Often, drawing tools on computer screens suck, especially on the tiny computer screens we’re starting to use more often (“cell phones”, “tablets”). But computers are coming with better and better cameras, printing on paper remains high-quality and relatively cheap, and there are a wide variety of tools available for drawing and otherwise making images on paper — pens, markers, pencils, erasers, rulers, compasses, paintbrushes, paint, ink, and so on. Furthermore, it’s easier and easier for a computer to recognize barcodes and things like that on photographed or scanned paper, which allows it to precisely coregister things drawn on preprinted paper, both spatially and in colorspace.

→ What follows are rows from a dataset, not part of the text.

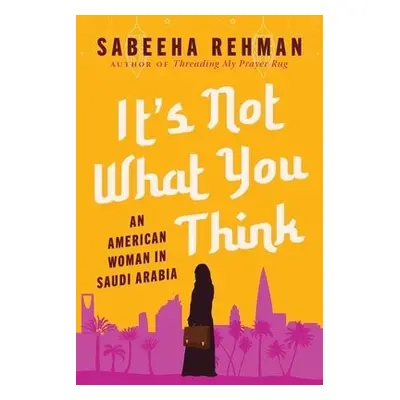 It's Not What You Think - Rehman, Sabeeha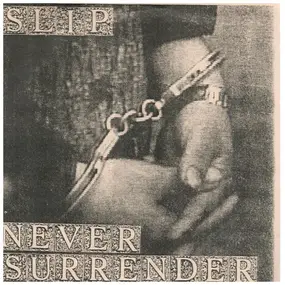 The Slip - Never Surrender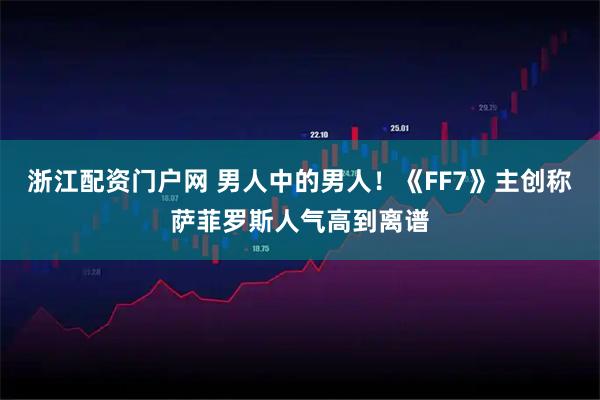 浙江配资门户网 男人中的男人！《FF7》主创称萨菲罗斯人气高到离谱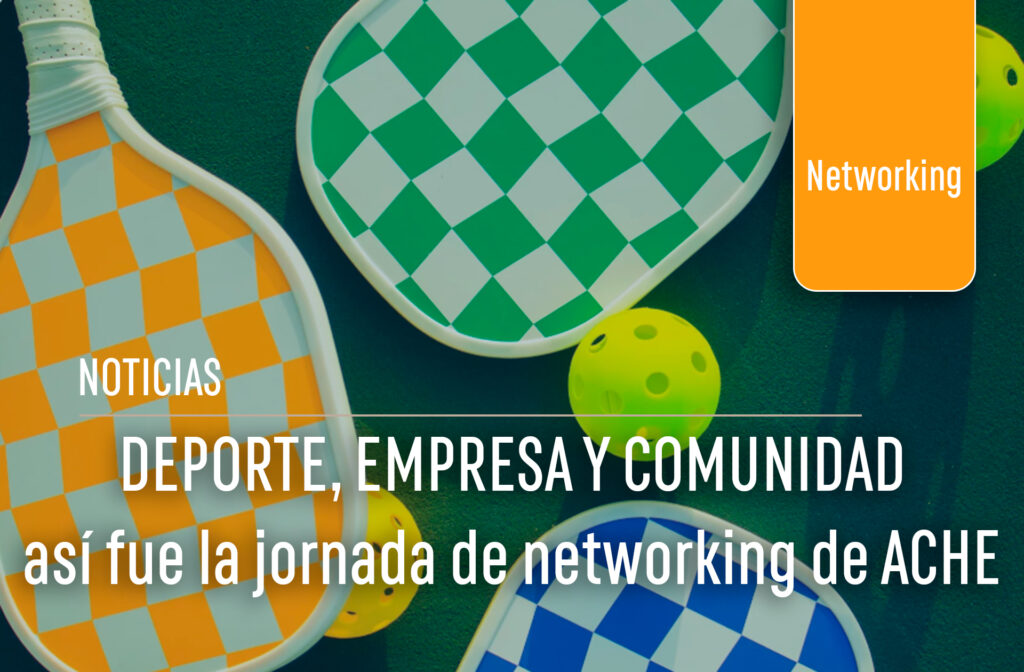 Deporte, empresa y comunidad: así fue la jornada de networking de ACHE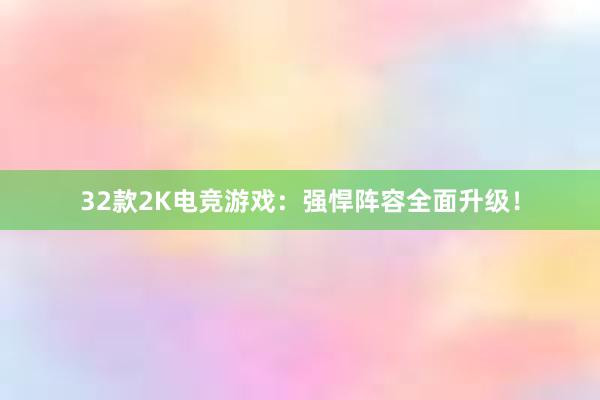 32款2K电竞游戏：强悍阵容全面升级！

There’s a web site called Fontifier where you print out a template with a box for each letter, draw letters in all the boxes, then scan in the template and upload it to their web site. The website converts the uploaded scan into a TrueType font and sells it to you.

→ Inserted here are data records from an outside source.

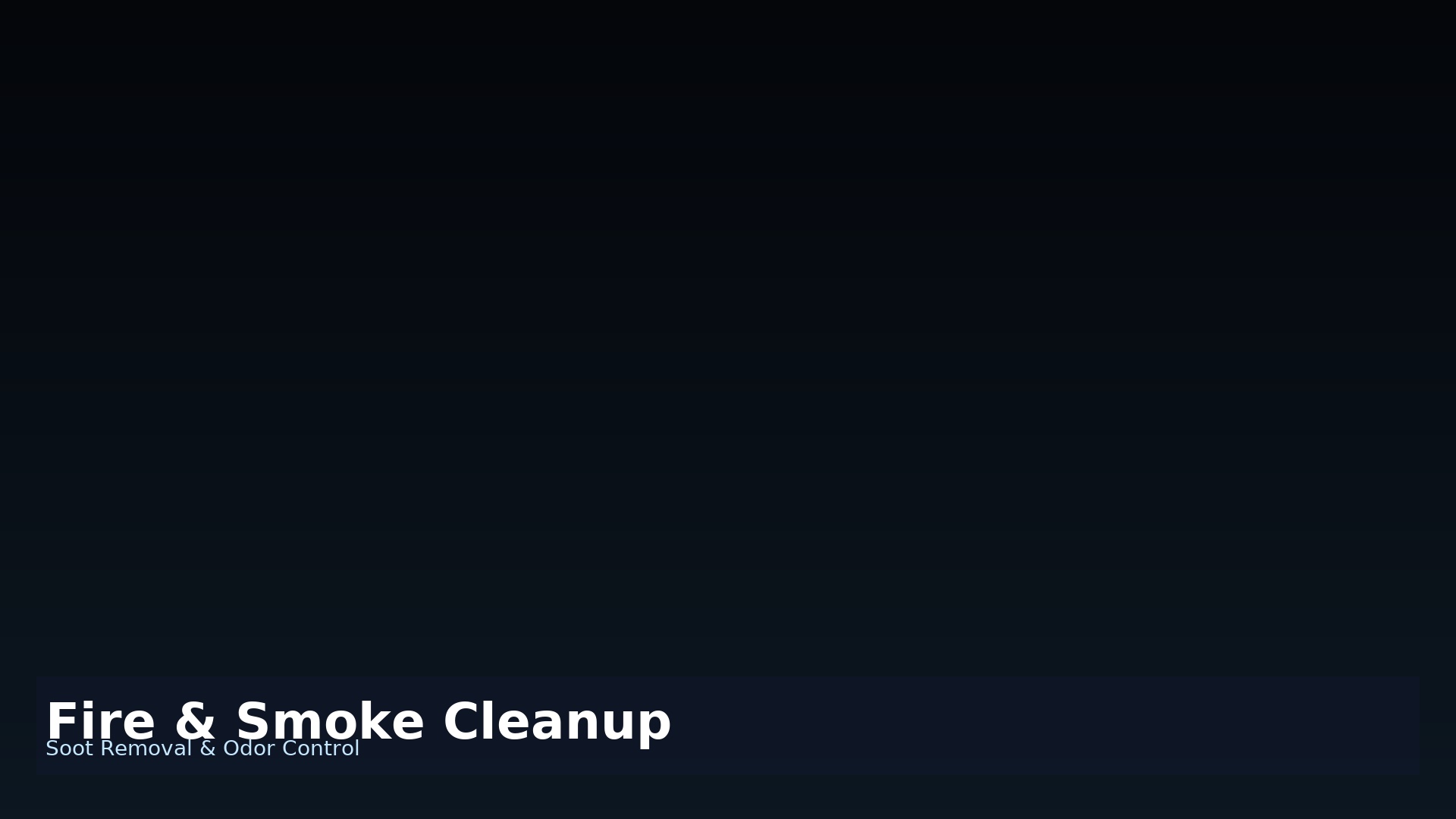 Fire & Smoke Cleanup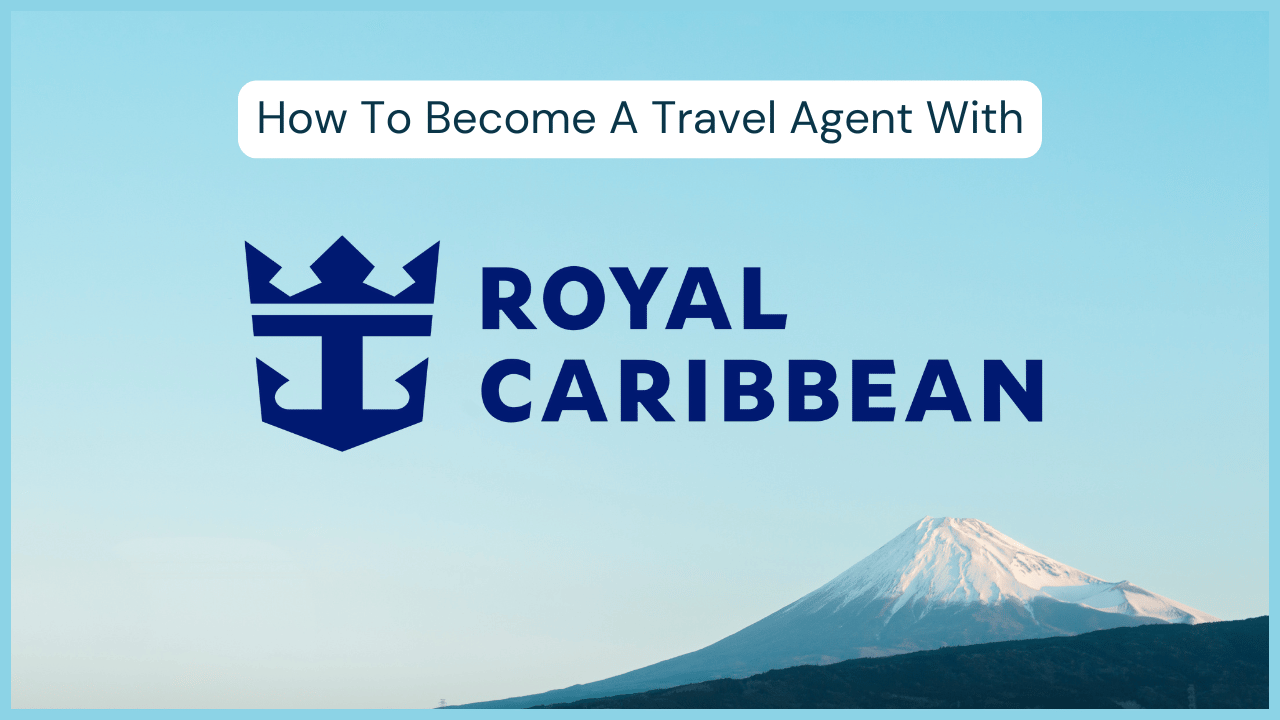 How to Become a Royal Caribbean Travel Agent: Step-by-Step Guide to Success in Cruise Sales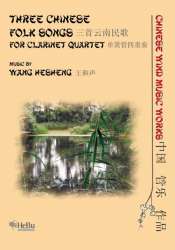 Three Chinese Folk Songs (for Clarinet Quartet) - Wang Hesheng
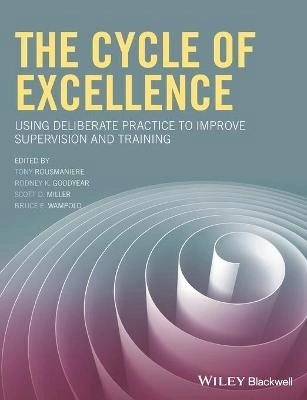 The Cycle of Excellence: Using Deliberate Practice to Improve Supervision a; Tony Rousmaniere, Rodney K. Goodyear, Scott D. Miller; 2017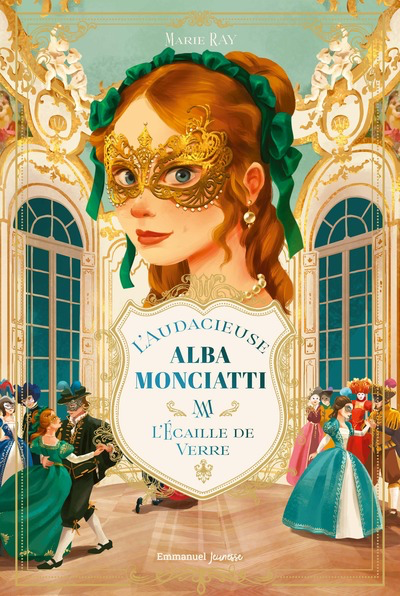 L'audacieuse Alba Monciatti T.2 - L'écaille de verre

Scantron machines optically detect the positions of pencil marks on preprinted paper slips, used to encode the answers to multiple-choice exams, marking each one correct or incorrect.
Presumably human-readable bureaucratic forms are commonly processed by OCR nowadays.

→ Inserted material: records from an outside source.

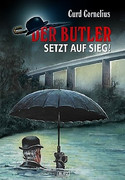 Die Erbin / Der Butler setzt auf Sieg
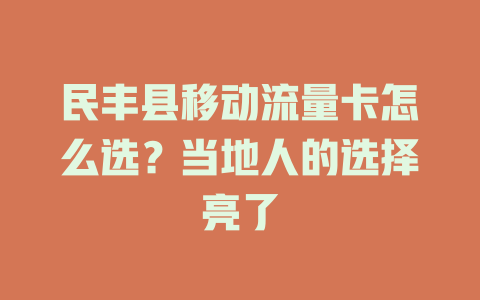 民丰县移动流量卡怎么选？当地人的选择亮了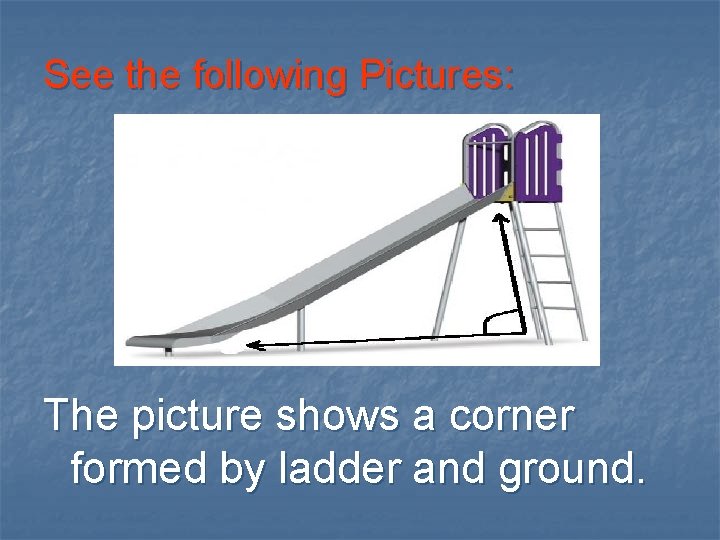 See the following Pictures: The picture shows a corner formed by ladder and ground.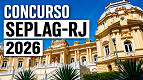 Concurso SEPLAG-RJ 2026: Sai edital com 60 vagas para Analista e Especialista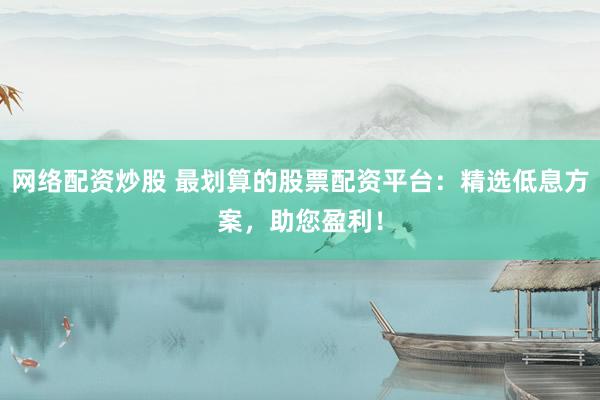 网络配资炒股 最划算的股票配资平台：精选低息方案，助您盈利！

So, what new possibilities does this modality of interaction offer us?
Most obviously, you could print out a document that needs illustrations with blank pre-sized boxes for the illustrations, illustrate it by hand, then scan or photograph the document to automatically add the illustrations to the document. Barcodes on the paper would orient the illustration-cropping software, and if the printer is colorimetrically calibrated, color calibration patches on the paper can correct for unknown lighting color, camera white balance, and camera focal plane sensitivity.
Additionally, though, if you can print out an image in a single color channel, such as magenta, then you can use it as a reference for another image you draw on top of it in black — whether merely marking points or areas of interest on the underlying image with “X” or “O” or similar marks, marking arbitrary contours, or even drawing an arbitrary overlay image. If grayscale isn’t needed, you can even do this on a monochrome printer by printing the reference image in light gray, then thresholding it away to leave only the human-made black marks.
For example, you could draw accent marks for a font on a preprinted letter glyph to provide reference, places of interest on a map (perhaps with their names or other data such as hours of operation), coloring or shading on an outline drawing, connections on a network diagram, data points on a scatterplot with a preprinted reference graticule.